Out of Scope Vulnerabilities

• Anything that’s very low on the CVSS scale.

• Clickjacking on pages with no sensitive actions.

• Cross-Site Request Forgery (CSRF) on unauthenticated forms or forms with no sensitive actions.

• Attacks requiring MITM or physical access to a user's device or our data centers.

• Previously-known vulnerable libraries without a working proof of concept.

• Content downloading that is not covered by DRM.

• Content spoofing or HTML injection in places where we intentionally accept HTML.

• Exploits that do not impact our users’ data or the health of our service.

• Denial of Service exploits.

• Exploits that require significant social engineering.

• Missing best practices in Content Security Policy (CSP).

• Missing HttpOnly, Secure, etc. flags on cookies.

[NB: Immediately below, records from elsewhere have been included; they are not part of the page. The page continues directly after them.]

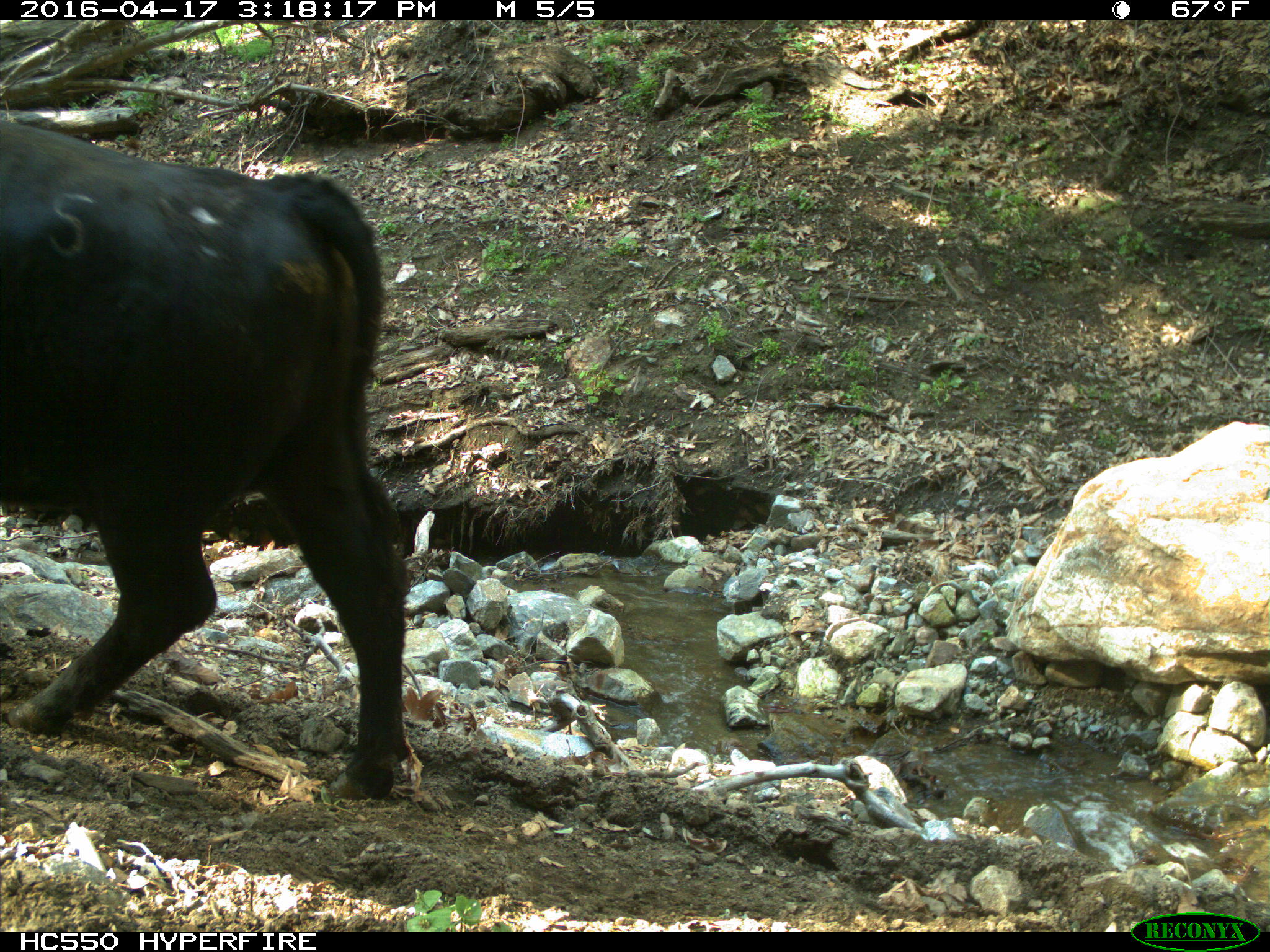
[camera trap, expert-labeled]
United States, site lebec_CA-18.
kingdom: Animalia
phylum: Chordata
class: Mammalia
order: Artiodactyla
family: Bovidae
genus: Bos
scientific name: Bos taurus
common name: domestic cow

• Vulnerabilities that only affect users of browsers we no longer support.

• Issues that require incredibly unlikely user interaction.

• Software version disclosure, banner identification issues, minorly descriptive error messages, or minorly descriptive headers.

• Trivial enumeration of our users, courses, etc. in cases where we are exposing integer IDs.

• A course can be configured in a way that the course’s enrollment page is password-protected or invitation-only. Courses also exist in a state called "draft mode" before they are published. Anything that incorrectly assumes that these are truly private courses is out of scope. However, courses created as part of a UB organization are private to that organization; any violation of that would be considered in scope.

• In general, issues in software or hardware not under Udemy’s control.

Other Things Explicitly in Scope

• Non-trivial vectors for fraud (CVSS may not apply straightforwardly, so use None, Low, or High for the impact variable as appropriate to obtain a score).

• XSS and HTML injection in places where it’s clear we don’t mean to permit HTML.

• Anything specific to our use of Comply Exchange that results in a CVSS score of medium or higher.

Private Programs

Udemy may occasionally run a private program on HackerOne in addition to our public program. Researchers who have provided substantial value over a long period may be invited into that private program and given additional resources or access.

Safe Harbor

Any activities conducted in a manner consistent with this policy will be considered authorized conduct, and we will not initiate legal action against you. If a third party initiates legal action against you in connection with activities conducted under this policy, we will take steps to make it known that your actions were conducted in compliance with this policy.

Thank you for helping keep Udemy and our users safe. Happy hacking!